Try it
Copy out the health reform blog post below word for word, from its title through its final sentence.

Text for analysis
Missing the Point
(Note: This blog was originally posted by Senator Wyden on Huffington Post.)
In December of 2006, I introduced the Healthy Americans Act to reform the nation's health care system. Some on both sides of the aisle liked my bill, while others on both sides of the aisle did not. But the time has long since passed for debating the merits of the Healthy Americans Act. While I like to think that the legislation I spent many years developing helped advance and inform last year's debate, it became pretty clear at the beginning of 2009 that the White House and the Congressional leadership of both parties wanted to go a different way.
It's correct that I wanted health reform to do more to create choices and promote competition. But instead of spending the year on the sidelines criticizing my colleagues and advocating for my personal approach, I spent the year looking for opportunities to improve the legislation that WAS advancing through Congress. The same can be said of my health advocacy today, as I continue to look for ways to improve what is now law.

Source data
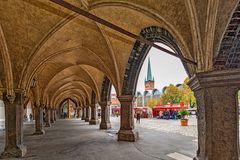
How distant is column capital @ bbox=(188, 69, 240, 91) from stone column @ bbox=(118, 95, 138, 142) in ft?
21.3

Response to this exercise
Missing the Point
(Note: This blog was originally posted by Senator Wyden on Huffington Post.)
In December of 2006, I introduced the Healthy Americans Act to reform the nation's health care system. Some on both sides of the aisle liked my bill, while others on both sides of the aisle did not. But the time has long since passed for debating the merits of the Healthy Americans Act. While I like to think that the legislation I spent many years developing helped advance and inform last year's debate, it became pretty clear at the beginning of 2009 that the White House and the Congressional leadership of both parties wanted to go a different way.
It's correct that I wanted health reform to do more to create choices and promote competition. But instead of spending the year on the sidelines criticizing my colleagues and advocating for my personal approach, I spent the year looking for opportunities to improve the legislation that WAS advancing through Congress. The same can be said of my health advocacy today, as I continue to look for ways to improve what is now law.